The federal Centers for Disease Control and Prevention recommends considering supplemental health insurance, including medical evacuation, if your existing policy is lacking.

According to the U.S. Travel Insurance Association, another trade group, Americans increasingly have been buying travel insurance; more than $1 billion was spent in 2008. Most covered things like unexpected trip cancellations — disruptions caused by the erupting Iceland volcano have prompted a flurry of recent business. But growth also has been strong in policies covering medical emergencies and evacuation, the group says.

Short-term policies typically cost about 4 percent to 8 percent of the total per-person trip price. At Stevens Point, Wis.-based Travel Guard, coverage for a $2,000 trip would be about $120.

The travel insurance trade group has a list of member companies on its website, where it also offers tips. The State Department’s website also has a link to medical evacuation companies.

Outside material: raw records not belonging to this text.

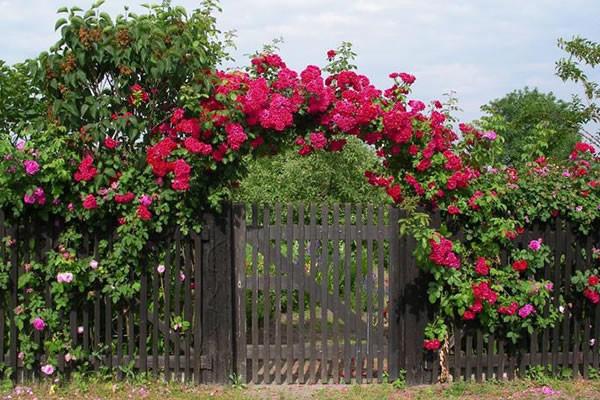 Зеленая изгородь украсит самый неприметный забор.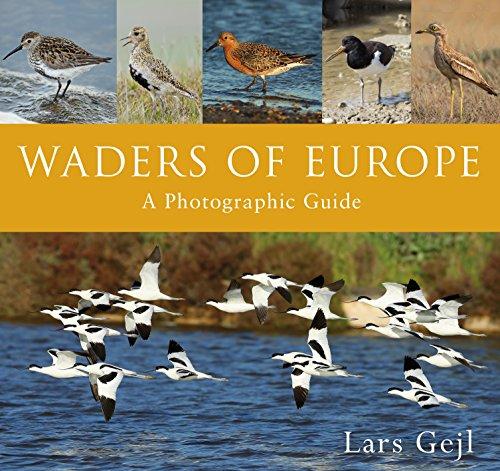 Waders of Europe (Angeln Wader)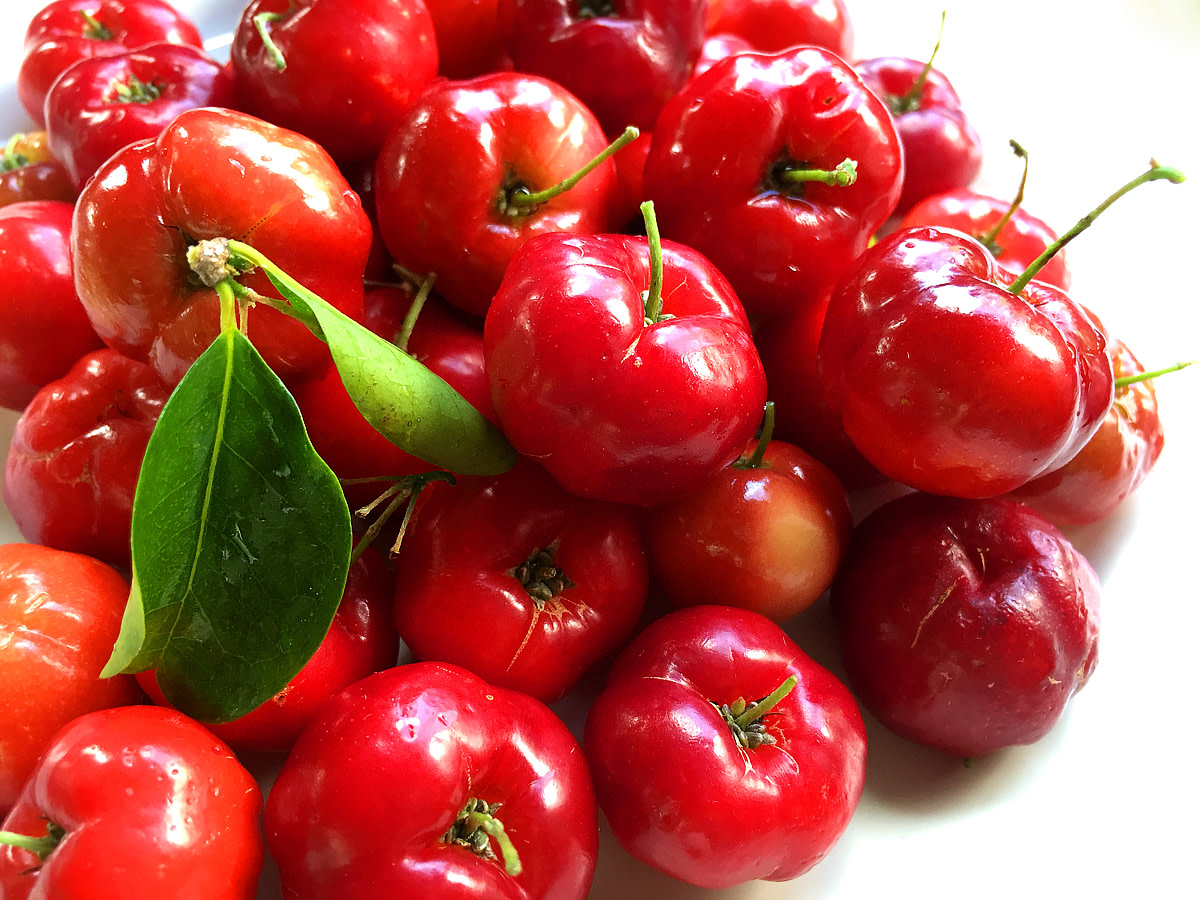 Luscious, mouthwatering acerola cherries!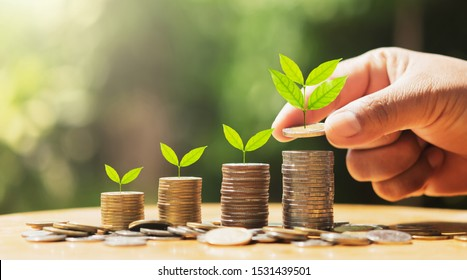 hand putting coins on stack with plant growing on money . concept finance and accounting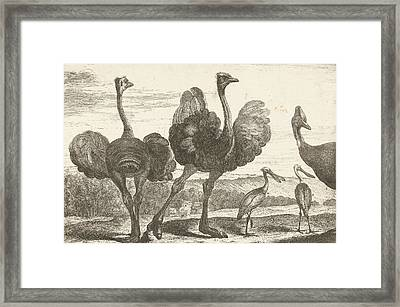 Ostriches, Cassowary And Spoonbill, De Poilly Framed Print by De Poilly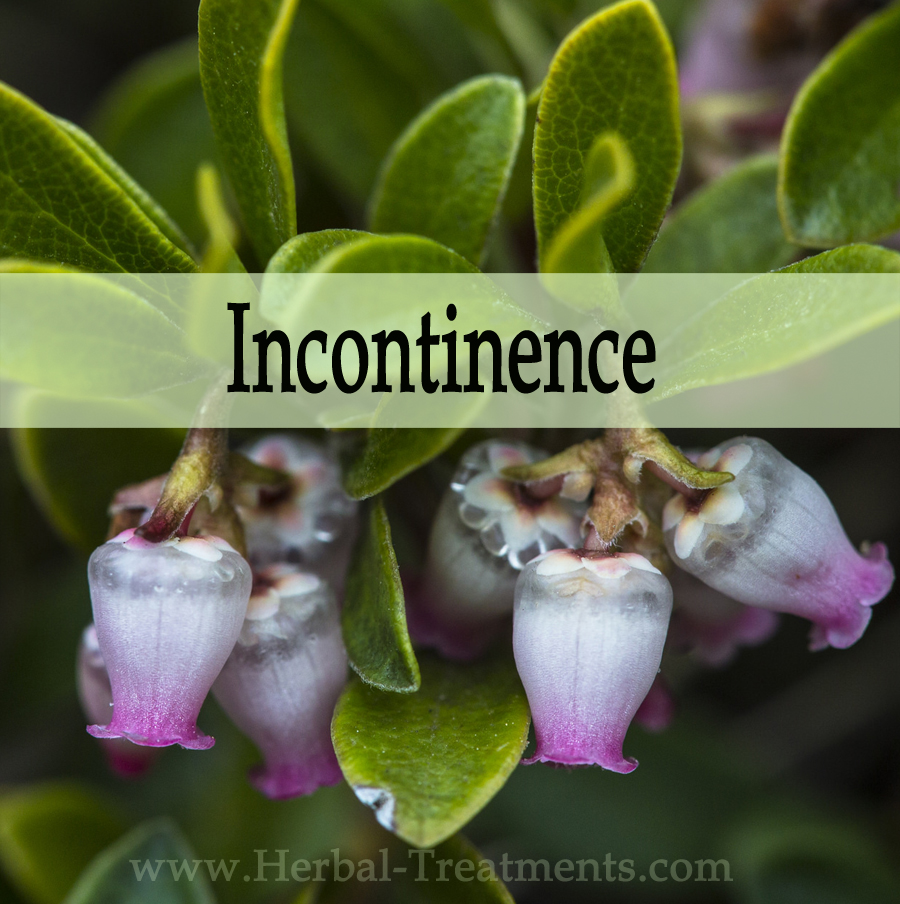 Herbal Medicine for Incontinence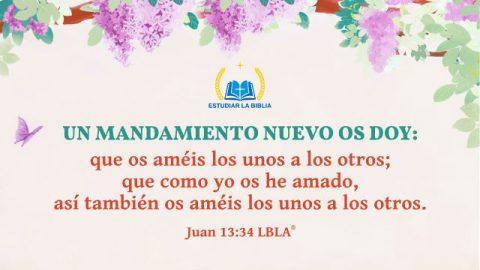 juan13:34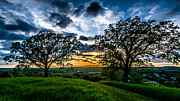 Waukesha County Photos - Sunset Between The Oaks by Randy Scherkenbach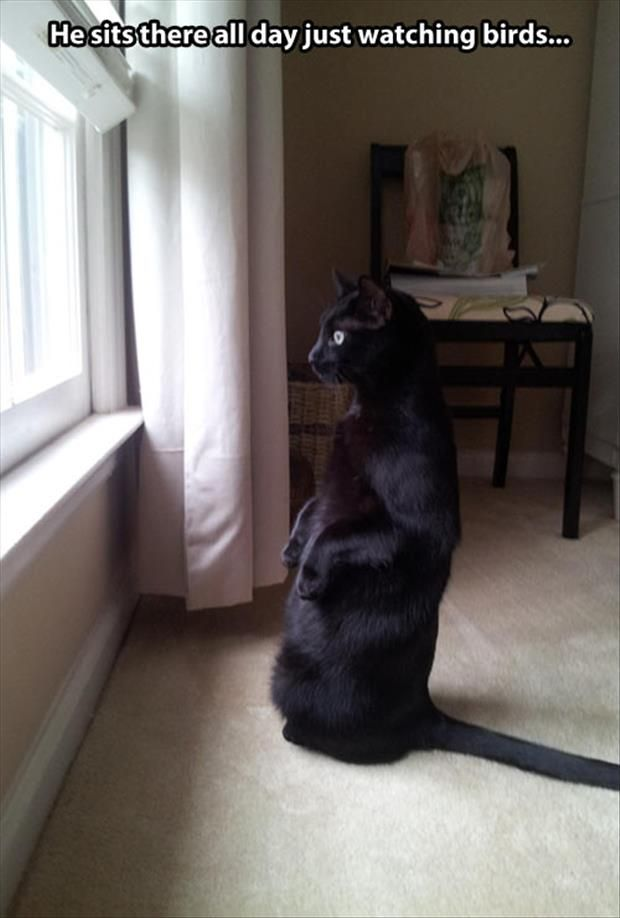 He Sits There All Day Just Watching Birds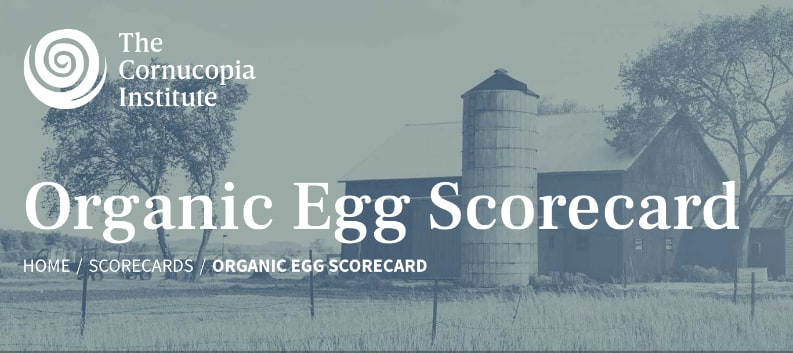 organic eggs rated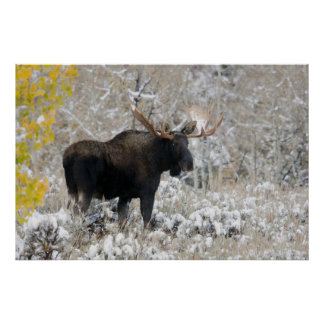 Shiras Bull Moose, Autumn Snow 1 Poster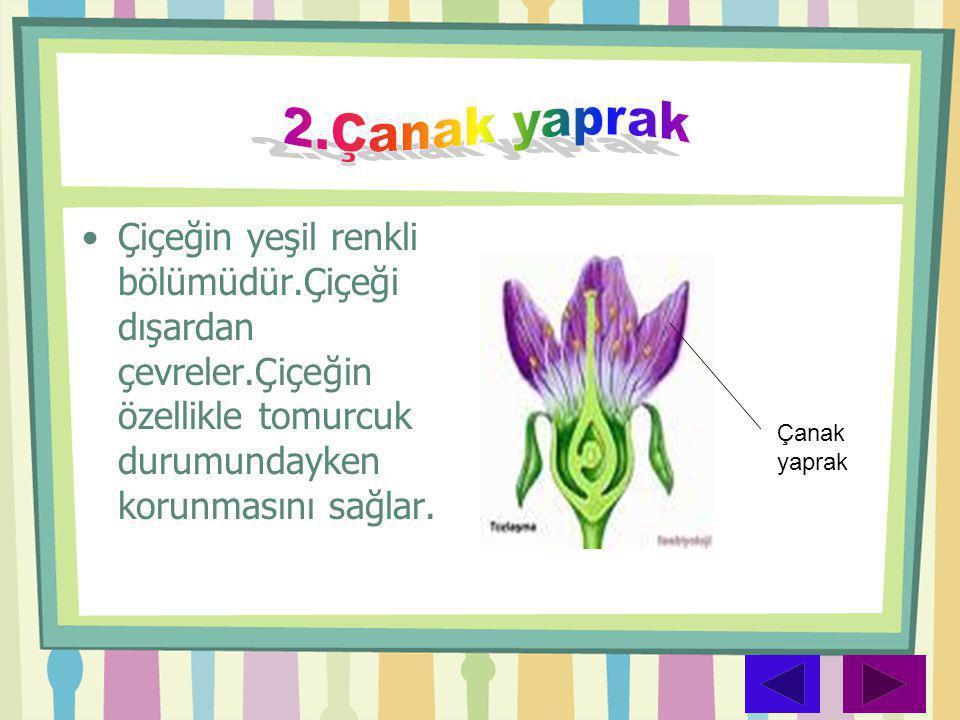 •Çiçeğin yeşil renkli bölümüdür.Çiçeği dışardan çevreler.Çiçeğin özellikle tomurcuk durumundayken korunmasını sağlar. Çanak yaprak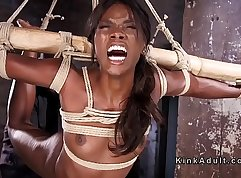 Sexy black pussy destroyed by pointy in bondage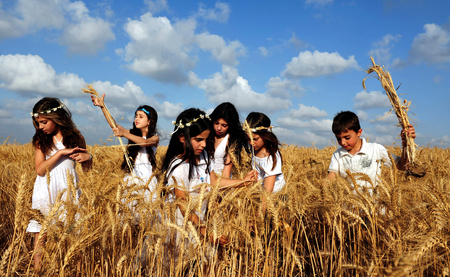 KIRYAT GAT - MAY 24: Israeli girls and boys in a wheat field celebrate the Jewish holiday Shavuot by checks the first harvest on May 24 2009 near Kyryat Gat, Israel.It's Judaism's third largest feast which commemorates the handing down of the five books o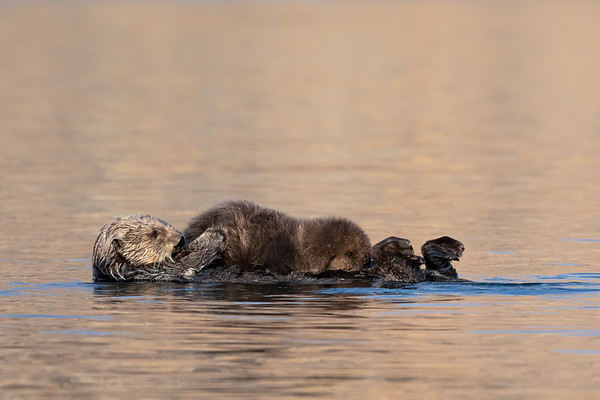 Sea Otters - Please click on a photo to enlarge the image.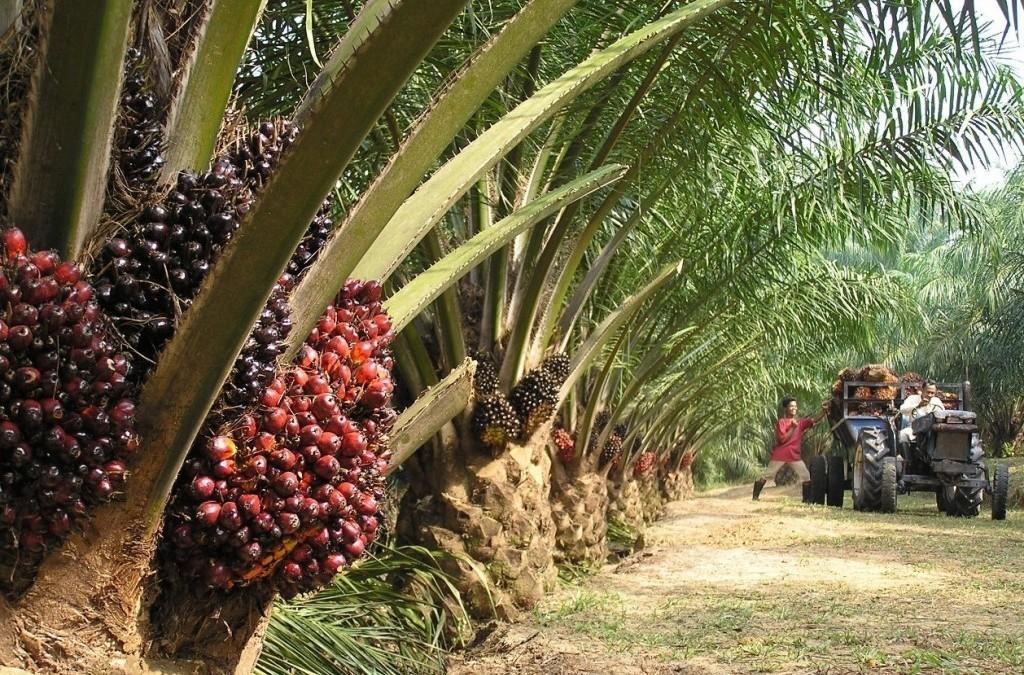 palme-e-frutti-per-olio-di-palma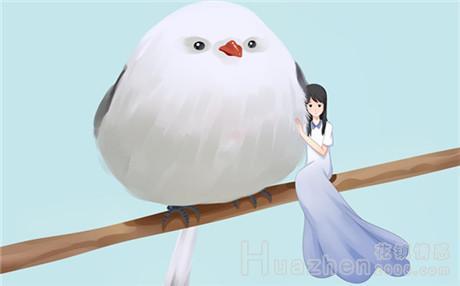 七夕情话短语留言大全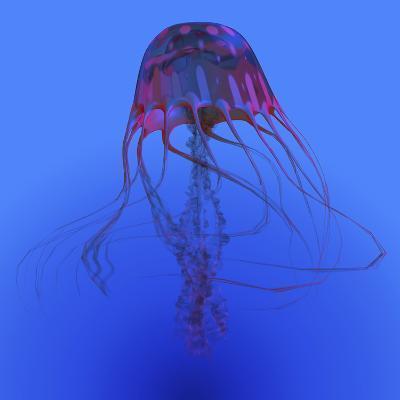 Red Jellyfish Illustration-Stocktrek Images-Art Print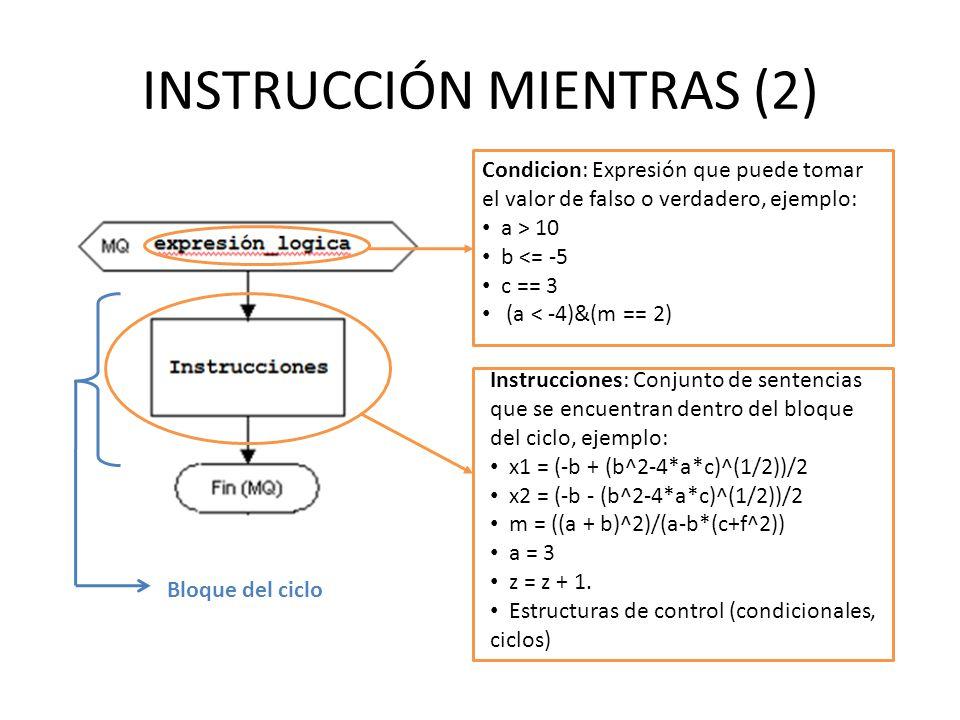 INSTRUCCIÓN MIENTRAS (2)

Louise and Robby Robbins, longtime travelers, had paid about $250 for a supplemental insurance policy before their China trip.

Robby, a 79-year-old retired college professor, slipped on the rain-slicked marble tile in China on July 21. His head hit the ground, but he got up and seemed OK, so they boarded a tour bus heading into the mountains. Robby quickly became ill, vomiting and complaining of sinus-like pain. No one knew yet that his brain was bleeding.

The nightmare that followed included a trip down the mountain in a makeshift van-ambulance to a hospital where no one spoke English. Doctors drilled holes into Robby’s skull and removed a huge blood clot. He was flown by air ambulance to Hong Kong for more surgery; then back to the United States.

The supplemental insurance ended up covering Robby’s multi-leg trip home, including arranging for several flights with medical experts on board. Robby never recovered, however, and died Dec. 9.

Lynda Bruner’s medical emergency last summer almost ended the same way. The sales executive from Bel Air, Md., fell ill with what she thought was heat exhaustion on the last day of a Dominican Republic vacation with friends to celebrate milestone birthdays, including her 60th.

Soon she developed breathing problems and went into cardiac arrest. Doctors revived her, but she remained in a coma for three days. Bruner awoke at a hospital in Florida, where she had arrived via a medical flight arranged by Medex, the same company that handled Robby Robbins’ flights. The company arranged for Bruner’s flight with a nurse to Maryland and helped her husband, who doesn’t speak Spanish, deal with Dominican doctors.

The expenses totaled more than $15,000, but were covered by health insurance her employer provides — a benefit she didn’t know about in advance. Bruner had also bought extra travelers’ insurance.

U.S. doctors found and removed a tongue cyst they thought might have contributed to the breathing problems, and Bruner is doing fine.

“Once they saw my experience, everybody says they will not go out of the U.S. again without” traveler’s health insurance, Bruner said. Even if you never need it, she said, “just that sense of security” is worth it.